Shorthand language results in shorthand thinking. Ideas are abbreviated to fit into a small space, not nurtured and allowed to breathe and grow.
Newspapers face a fundamental design problem. They need to put headlines in huge, bold letters to grab the attention of would-be readers, and yet they have very narrow columns.
The solution is to abbreviate remorselessly, creating new words, or new meanings for old words, if necessary. Thus, for example, “conspiracy” becomes “plot”, “consider” becomes “weigh”, and “investigation” becomes “probe”, a word always uncomfortably reminiscent for me of colonoscopies. “PM weighs bomb plot probe” is the kind of nonsense that results.

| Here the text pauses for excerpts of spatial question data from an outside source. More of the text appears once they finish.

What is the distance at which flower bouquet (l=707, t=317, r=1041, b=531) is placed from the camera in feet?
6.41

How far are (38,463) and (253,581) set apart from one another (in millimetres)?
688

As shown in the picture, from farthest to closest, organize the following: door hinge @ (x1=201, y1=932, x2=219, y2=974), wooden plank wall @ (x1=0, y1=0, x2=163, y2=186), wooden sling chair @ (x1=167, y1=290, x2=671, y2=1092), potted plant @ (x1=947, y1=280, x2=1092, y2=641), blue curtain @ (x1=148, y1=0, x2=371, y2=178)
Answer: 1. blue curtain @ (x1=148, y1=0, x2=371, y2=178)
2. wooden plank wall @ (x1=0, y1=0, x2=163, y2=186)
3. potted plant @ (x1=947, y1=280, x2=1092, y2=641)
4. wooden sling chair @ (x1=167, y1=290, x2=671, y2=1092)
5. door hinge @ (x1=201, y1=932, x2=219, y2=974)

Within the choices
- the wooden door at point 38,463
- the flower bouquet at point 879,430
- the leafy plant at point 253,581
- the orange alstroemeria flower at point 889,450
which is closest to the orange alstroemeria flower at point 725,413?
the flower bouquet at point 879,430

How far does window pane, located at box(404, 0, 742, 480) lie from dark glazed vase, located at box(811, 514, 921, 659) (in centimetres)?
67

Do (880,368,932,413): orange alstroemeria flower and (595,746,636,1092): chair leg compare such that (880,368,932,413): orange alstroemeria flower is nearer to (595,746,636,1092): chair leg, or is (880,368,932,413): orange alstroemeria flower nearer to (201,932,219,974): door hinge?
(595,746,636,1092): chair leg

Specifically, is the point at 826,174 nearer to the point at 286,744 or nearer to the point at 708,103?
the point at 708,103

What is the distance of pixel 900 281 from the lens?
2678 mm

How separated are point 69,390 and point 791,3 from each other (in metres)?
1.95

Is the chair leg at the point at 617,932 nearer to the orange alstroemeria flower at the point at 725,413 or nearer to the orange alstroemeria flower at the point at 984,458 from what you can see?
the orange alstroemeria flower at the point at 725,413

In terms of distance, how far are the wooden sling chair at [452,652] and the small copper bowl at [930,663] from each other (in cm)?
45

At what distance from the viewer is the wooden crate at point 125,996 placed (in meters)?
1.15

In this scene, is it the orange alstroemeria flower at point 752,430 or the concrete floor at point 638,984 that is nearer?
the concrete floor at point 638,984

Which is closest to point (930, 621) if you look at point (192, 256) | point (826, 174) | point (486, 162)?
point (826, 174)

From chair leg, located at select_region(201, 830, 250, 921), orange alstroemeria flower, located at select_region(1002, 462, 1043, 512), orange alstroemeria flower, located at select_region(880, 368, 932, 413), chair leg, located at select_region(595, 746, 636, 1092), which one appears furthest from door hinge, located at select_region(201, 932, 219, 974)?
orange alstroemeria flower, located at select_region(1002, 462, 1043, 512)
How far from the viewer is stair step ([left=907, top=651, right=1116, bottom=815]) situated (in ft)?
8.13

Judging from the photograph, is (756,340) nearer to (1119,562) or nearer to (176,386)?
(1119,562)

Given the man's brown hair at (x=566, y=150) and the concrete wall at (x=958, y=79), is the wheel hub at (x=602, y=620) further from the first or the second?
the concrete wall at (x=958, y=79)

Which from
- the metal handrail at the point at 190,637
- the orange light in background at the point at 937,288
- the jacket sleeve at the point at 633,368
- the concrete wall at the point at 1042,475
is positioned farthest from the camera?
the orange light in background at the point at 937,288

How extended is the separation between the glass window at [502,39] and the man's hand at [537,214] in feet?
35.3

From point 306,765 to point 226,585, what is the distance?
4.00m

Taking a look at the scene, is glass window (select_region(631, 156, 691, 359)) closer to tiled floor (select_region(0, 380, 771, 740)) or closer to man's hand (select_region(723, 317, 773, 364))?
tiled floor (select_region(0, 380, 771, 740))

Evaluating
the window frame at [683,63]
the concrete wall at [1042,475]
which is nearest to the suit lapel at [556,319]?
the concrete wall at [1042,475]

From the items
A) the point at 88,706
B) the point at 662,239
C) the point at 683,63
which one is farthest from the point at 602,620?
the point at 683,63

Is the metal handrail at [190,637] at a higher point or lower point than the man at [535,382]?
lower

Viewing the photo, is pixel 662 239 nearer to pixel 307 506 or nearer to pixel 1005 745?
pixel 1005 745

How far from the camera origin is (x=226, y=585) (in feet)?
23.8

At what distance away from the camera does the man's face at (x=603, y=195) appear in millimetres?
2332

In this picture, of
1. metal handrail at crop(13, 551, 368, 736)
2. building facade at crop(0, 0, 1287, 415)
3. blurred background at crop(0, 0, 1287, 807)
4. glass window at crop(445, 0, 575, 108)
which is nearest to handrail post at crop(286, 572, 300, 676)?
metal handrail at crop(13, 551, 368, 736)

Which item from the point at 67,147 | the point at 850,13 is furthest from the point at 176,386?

The problem has become acute in the last five years because the buzzword of the age, “terrorism”, has 9 letters and is thus annoyingly long. So we shorten it to “terror”, a word with a completely different meaning. “Terrorism” means actions designed to create fear among its victims. “Terror” is the emotional reaction to terrorism. It is not synonymous with terrorism. The distinction is important. When we say we are waging war on “terror”, we are launching air strikes and missiles against an emotion. This kind of shorthand thinking absurd, and it’s hardly surprising that it’s not working out too well.
Some may argue that we all know what is meant. Terror is simply a new shorthand for terrorism. Well, I think that language is important. When language is distorted and fuzzy, thinking tends to be distorted and fuzzy too. Actions tend to be ill thought out and unsuccessful, unforeseen consequences tend to arise. Stop me if any of this is starting to sound familiar.
As George Orwell wrote in an essay on “Politics and the English Language” in 1946,
“A man may take to drink because he feels himself to be a failure, and then fail all the more completely because he drinks. It is rather the same thing that is happening to the English language. It becomes ugly and inaccurate because our thoughts are foolish, but the slovenliness of our language makes it easier for us to have foolish thoughts.”
Sorry, George, but things have got a lot worse since you left us. To move on to just one more example out of the dozens I could give, “Islamic fundamentalism” is clearly far too long to appear in a news article, let alone a headline. So, to save column inches, “Islamic fundamentalism” becomes “Islamism”, which very quickly becomes “Islam”. So rather than tackling the problem of small groups of fundamentalists, we try to tackle the “problem” of Islam, a diverse religion of more than a billion people. On the morning after the recent failed terrorist attacks here in London, for example, the Daily Express editorialised against not violence or terrorism or extremist hate speech, but against multiculturalism. The considered opinion of “The World’s Greatest Newspaper” (their quote, not mine) was that we can avoid future car-bomb attacks by banning Muslim women from wearing the veil. Is that fuzzy or distorted enough for you?
I singled out the World’s Greatest Newspaper, but in fact the reaction to the “terror” attacks has been a stream of utter garbage on all sides. Shorthand language results in shorthand thinking. Ideas are abbreviated to fit into a small space, not nurtured and allowed to breathe and grow. Perhaps salvation lies in widescreen TVs. But I doubt it. After all, 24-hour news channels ought to provide a forum for true, rigorous, in-depth analysis of issues. Instead they provide the familiar rushed, slapdash half-hour nightly news package and repeat it 48 times.
Orwell in 1946 thought there was hope for the English language:
“The point is that the process is reversible. Modern English, especially written English, is full of bad habits which spread by imitation and which can be avoided if one is willing to take the necessary trouble.”
Unfortunately he then gives examples of cliches which have been stamped out by concerned defenders of the English language, and most of them (e.g. “leave no stone unturned”) have since returned. I wonder if we have reached a point now where our thoughts have become so foolish and our language so ugly and inaccurate that there’s no real hope for an improvement. Unless…. unless… I have an idea! Let’s declare War on Language!